Overall verdict / recommendation (concise)
- Recommendation: Buy the Tesla P100 only if you’re specifically targeting cheap local, quantized LLM workloads and you can tolerate setup complexity and slow performance in compute-heavy tasks.
- If you want a fast, plug-and-play experience, the video strongly favors the RTX 5060 Ti.
Unique points mentioned (consolidated list)
- P100 is a 2016 data center GPU.
- 16GB 2nd-gen HBM (HBM2) remains useful vs some mid-range GPUs.

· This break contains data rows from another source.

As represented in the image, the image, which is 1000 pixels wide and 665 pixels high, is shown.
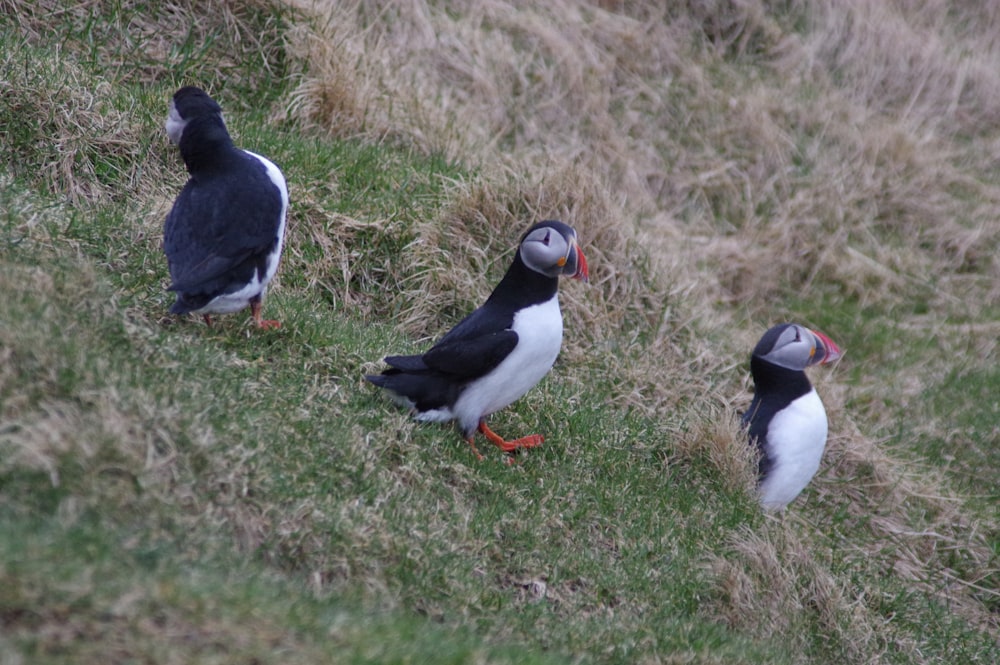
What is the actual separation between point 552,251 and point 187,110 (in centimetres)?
181

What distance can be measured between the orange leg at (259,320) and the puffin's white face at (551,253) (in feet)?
4.04

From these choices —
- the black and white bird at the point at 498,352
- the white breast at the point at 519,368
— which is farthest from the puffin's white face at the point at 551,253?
the white breast at the point at 519,368

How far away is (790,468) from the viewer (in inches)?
233

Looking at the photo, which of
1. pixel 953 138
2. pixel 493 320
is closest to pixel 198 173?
pixel 493 320

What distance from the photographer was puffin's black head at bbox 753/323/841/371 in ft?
20.4

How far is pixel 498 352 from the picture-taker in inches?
201

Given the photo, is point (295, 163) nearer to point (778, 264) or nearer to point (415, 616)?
point (415, 616)

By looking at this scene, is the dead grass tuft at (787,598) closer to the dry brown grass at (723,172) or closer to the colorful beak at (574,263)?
the dry brown grass at (723,172)

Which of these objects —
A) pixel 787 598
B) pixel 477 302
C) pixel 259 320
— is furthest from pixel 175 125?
pixel 787 598

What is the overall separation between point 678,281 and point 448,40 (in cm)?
294

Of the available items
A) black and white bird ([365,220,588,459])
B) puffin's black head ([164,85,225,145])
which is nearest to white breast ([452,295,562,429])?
black and white bird ([365,220,588,459])

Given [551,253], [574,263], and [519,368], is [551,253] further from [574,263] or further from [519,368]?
[519,368]

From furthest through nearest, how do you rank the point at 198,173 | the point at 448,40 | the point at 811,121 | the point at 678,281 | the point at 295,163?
the point at 811,121 < the point at 448,40 < the point at 678,281 < the point at 295,163 < the point at 198,173

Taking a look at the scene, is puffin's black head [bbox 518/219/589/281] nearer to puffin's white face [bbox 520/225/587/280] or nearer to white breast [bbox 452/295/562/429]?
puffin's white face [bbox 520/225/587/280]
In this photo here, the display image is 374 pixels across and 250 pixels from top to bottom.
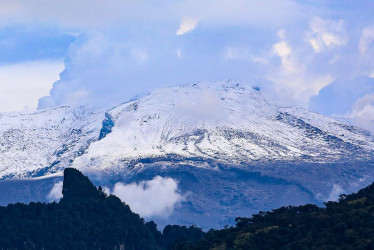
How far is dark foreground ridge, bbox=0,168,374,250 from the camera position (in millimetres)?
75812

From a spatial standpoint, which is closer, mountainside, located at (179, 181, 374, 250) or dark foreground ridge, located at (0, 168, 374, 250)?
mountainside, located at (179, 181, 374, 250)

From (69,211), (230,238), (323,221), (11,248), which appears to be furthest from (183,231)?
(323,221)

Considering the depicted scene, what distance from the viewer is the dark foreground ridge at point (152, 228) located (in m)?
75.8

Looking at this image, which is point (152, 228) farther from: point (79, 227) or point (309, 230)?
point (309, 230)

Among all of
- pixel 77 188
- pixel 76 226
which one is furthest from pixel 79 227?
pixel 77 188

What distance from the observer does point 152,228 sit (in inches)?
5123

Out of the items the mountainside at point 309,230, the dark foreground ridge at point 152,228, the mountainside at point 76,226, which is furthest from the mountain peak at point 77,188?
the mountainside at point 309,230

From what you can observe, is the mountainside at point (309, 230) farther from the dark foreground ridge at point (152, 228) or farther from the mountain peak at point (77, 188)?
the mountain peak at point (77, 188)

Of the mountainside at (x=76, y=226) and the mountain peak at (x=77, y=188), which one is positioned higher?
the mountain peak at (x=77, y=188)

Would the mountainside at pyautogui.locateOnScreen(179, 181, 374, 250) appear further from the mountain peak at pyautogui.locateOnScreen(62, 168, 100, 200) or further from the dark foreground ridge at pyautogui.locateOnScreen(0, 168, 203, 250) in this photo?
the mountain peak at pyautogui.locateOnScreen(62, 168, 100, 200)

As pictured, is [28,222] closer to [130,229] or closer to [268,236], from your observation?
[130,229]

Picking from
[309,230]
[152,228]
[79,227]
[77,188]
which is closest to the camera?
[309,230]

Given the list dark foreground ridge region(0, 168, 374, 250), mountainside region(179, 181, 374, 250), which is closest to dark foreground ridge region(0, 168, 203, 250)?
dark foreground ridge region(0, 168, 374, 250)

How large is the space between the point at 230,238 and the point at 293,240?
929 centimetres
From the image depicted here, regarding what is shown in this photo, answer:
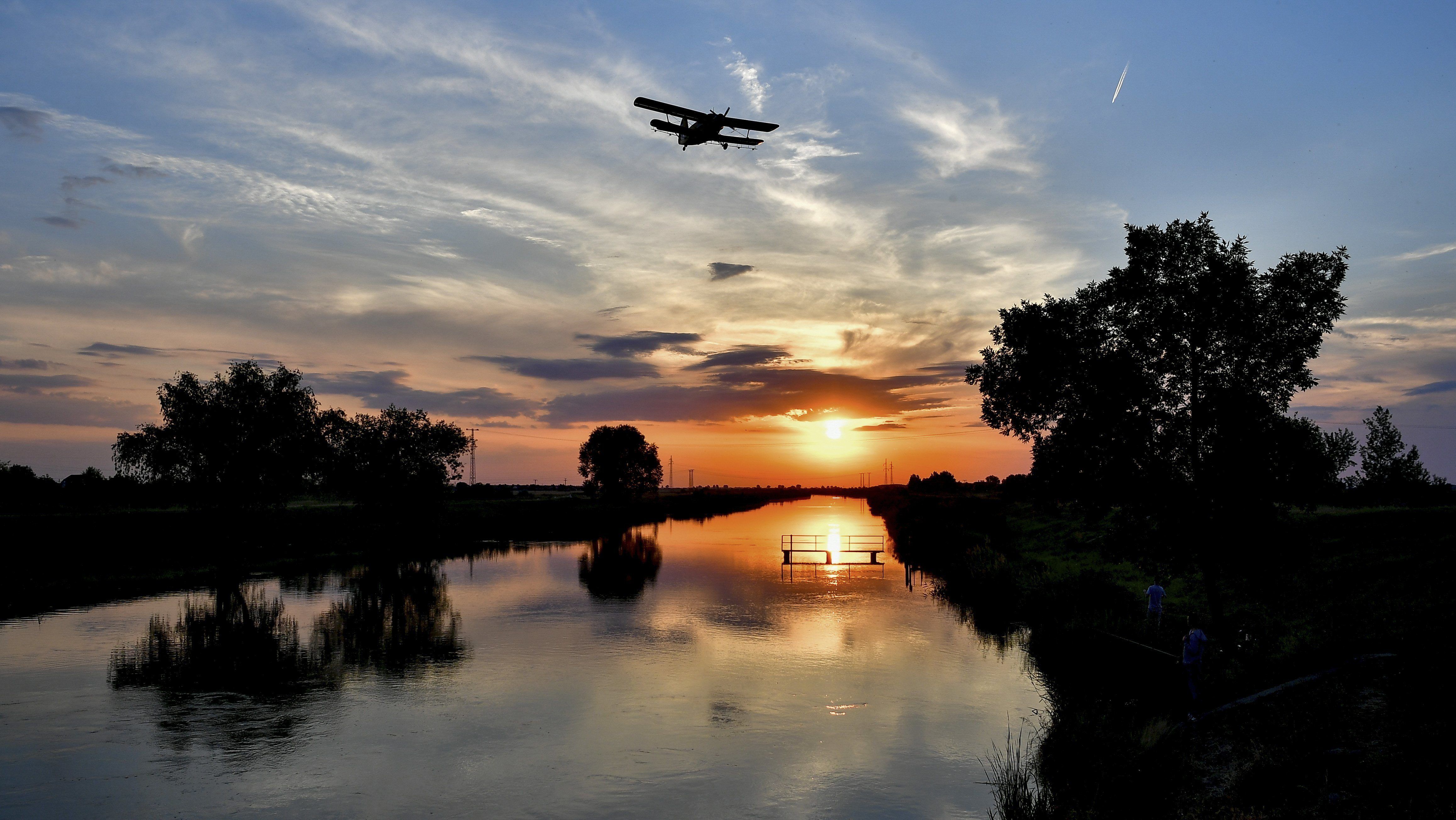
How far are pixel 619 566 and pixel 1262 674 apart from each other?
47350 mm

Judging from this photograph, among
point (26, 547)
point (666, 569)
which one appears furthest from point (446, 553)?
point (26, 547)

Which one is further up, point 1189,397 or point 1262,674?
point 1189,397

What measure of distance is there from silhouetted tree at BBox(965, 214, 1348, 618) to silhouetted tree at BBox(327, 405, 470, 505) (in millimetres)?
63061

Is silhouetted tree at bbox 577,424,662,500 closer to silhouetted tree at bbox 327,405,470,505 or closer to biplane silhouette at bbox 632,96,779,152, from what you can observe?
silhouetted tree at bbox 327,405,470,505

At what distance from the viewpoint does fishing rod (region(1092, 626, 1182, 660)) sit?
23.2 metres

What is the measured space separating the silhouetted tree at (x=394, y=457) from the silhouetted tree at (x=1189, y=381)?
63061mm

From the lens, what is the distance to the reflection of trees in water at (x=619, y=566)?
47.5 m

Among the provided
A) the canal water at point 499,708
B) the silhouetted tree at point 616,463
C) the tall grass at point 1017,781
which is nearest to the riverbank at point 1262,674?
the tall grass at point 1017,781

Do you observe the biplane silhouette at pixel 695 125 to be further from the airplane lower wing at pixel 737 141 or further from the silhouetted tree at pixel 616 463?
the silhouetted tree at pixel 616 463

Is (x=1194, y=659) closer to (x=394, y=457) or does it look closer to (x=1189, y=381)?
(x=1189, y=381)

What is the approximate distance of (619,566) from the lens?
60.8m

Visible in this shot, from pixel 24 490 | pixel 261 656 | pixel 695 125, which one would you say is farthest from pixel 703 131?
pixel 24 490

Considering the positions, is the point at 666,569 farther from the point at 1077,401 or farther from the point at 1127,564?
the point at 1077,401

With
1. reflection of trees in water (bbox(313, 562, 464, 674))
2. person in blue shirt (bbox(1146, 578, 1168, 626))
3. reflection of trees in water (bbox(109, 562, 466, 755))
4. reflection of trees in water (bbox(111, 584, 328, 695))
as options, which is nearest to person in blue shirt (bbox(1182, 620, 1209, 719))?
person in blue shirt (bbox(1146, 578, 1168, 626))
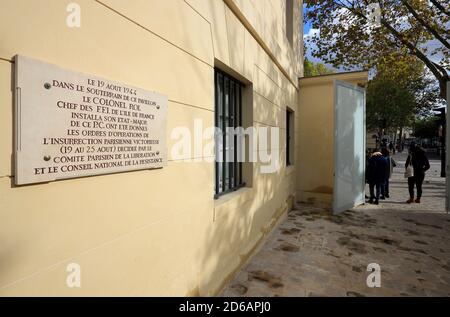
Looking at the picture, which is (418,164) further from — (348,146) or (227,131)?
(227,131)

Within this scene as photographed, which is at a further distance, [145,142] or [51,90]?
[145,142]

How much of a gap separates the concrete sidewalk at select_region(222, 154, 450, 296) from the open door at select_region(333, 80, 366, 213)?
59 centimetres

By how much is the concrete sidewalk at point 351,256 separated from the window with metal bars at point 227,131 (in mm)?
1231

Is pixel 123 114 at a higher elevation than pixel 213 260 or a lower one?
higher

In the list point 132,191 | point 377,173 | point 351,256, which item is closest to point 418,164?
point 377,173

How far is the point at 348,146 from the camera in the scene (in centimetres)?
686

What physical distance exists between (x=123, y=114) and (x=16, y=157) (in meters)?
0.64

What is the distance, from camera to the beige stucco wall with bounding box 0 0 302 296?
1.18m

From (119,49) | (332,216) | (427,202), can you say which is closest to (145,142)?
(119,49)

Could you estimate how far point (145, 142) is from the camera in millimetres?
1858

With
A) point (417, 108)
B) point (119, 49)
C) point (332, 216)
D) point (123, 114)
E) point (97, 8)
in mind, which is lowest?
point (332, 216)
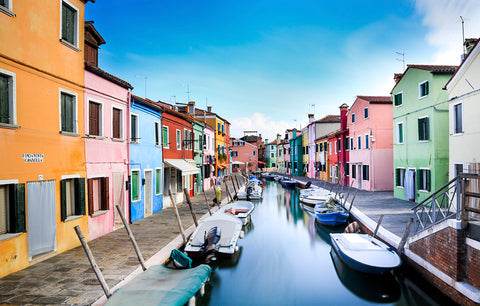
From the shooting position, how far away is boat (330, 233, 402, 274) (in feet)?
27.0

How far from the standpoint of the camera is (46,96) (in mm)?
8164

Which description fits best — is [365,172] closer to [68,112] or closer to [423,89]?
[423,89]

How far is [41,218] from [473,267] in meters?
10.3

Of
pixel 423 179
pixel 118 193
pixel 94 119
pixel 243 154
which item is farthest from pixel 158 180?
pixel 243 154

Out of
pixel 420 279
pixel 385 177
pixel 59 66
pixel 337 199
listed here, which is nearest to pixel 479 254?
pixel 420 279

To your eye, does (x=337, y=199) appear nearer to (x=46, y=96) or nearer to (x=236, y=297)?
(x=236, y=297)

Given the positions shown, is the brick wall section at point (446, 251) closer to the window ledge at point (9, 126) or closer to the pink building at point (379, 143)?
the window ledge at point (9, 126)

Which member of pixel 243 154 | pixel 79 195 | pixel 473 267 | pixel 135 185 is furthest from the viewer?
pixel 243 154

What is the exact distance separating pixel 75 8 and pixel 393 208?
16.2m

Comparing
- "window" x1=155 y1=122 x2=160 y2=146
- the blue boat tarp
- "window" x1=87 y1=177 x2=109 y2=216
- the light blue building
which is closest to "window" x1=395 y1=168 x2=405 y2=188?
the light blue building

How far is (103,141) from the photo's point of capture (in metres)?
10.9

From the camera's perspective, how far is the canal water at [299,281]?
7.89 m

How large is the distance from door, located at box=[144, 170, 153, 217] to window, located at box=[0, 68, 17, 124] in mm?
7645

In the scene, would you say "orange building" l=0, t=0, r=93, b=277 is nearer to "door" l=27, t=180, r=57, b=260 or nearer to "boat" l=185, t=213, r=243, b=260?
"door" l=27, t=180, r=57, b=260
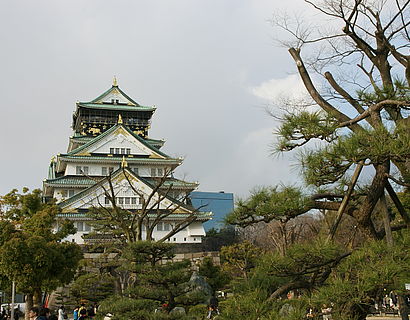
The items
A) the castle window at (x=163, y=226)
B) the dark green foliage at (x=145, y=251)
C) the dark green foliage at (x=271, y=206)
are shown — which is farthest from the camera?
the castle window at (x=163, y=226)

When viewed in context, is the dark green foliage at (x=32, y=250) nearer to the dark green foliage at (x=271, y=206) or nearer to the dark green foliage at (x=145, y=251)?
the dark green foliage at (x=145, y=251)

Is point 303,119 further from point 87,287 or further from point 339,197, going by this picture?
point 87,287

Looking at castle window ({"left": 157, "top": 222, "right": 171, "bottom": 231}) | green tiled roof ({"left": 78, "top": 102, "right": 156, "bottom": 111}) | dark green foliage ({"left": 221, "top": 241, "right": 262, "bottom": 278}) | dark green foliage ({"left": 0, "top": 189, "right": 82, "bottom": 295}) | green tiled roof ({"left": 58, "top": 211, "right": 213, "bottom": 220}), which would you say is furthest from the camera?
green tiled roof ({"left": 78, "top": 102, "right": 156, "bottom": 111})

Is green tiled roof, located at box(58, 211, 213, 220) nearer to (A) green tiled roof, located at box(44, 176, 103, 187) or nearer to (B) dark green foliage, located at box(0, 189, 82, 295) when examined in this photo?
(A) green tiled roof, located at box(44, 176, 103, 187)

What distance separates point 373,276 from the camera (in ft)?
12.8

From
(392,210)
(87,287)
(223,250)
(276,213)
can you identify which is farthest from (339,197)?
(223,250)

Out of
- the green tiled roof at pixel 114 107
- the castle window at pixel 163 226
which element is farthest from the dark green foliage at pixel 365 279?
the green tiled roof at pixel 114 107

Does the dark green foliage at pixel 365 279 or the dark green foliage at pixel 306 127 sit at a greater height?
the dark green foliage at pixel 306 127

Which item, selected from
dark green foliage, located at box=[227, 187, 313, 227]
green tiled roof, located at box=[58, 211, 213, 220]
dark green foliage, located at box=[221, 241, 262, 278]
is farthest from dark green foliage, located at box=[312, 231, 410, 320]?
green tiled roof, located at box=[58, 211, 213, 220]

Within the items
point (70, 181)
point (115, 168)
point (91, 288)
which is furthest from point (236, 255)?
point (70, 181)

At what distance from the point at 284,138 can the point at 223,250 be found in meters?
21.1

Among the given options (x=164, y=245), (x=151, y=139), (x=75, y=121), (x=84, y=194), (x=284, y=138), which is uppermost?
(x=75, y=121)

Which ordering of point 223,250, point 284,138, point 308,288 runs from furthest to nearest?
point 223,250 < point 284,138 < point 308,288

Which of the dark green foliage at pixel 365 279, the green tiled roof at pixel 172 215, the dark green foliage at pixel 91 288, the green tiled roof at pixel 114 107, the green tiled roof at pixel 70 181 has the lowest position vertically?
the dark green foliage at pixel 91 288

- P100 can be found for ~$80 on eBay (vs much higher historical pricing).
- No display output → needs another GPU for monitor.
- Uses EPS 12V instead of 8-pin → power adapter may be required.
- Comes with passive cooling → requires external blower/fan; 250W TDP needs proper cooling control.
- Requires older CUDA (newer CUDA drops support).
- Dense LLM: PP ~3× slower; TG roughly about equal/slightly better.
- MoE: PP gap narrows (~2× faster on RTX); TG wins for RTX.
- BF16: RTX >4× faster in PP; TG only ~10% slower on P100.
- Image generation: P100 requires more software setup; RTX is ~2.5×–4× faster.
- Final framing: P100 is a budget VRAM / quant LLM option, but not for plug-and-play speed (prompting + images especially slow).
Speakers
- The subtitles indicate one primary speaker/reviewer conducting the setup and benchmarks (no distinct multiple-speaker viewpoints were labeled).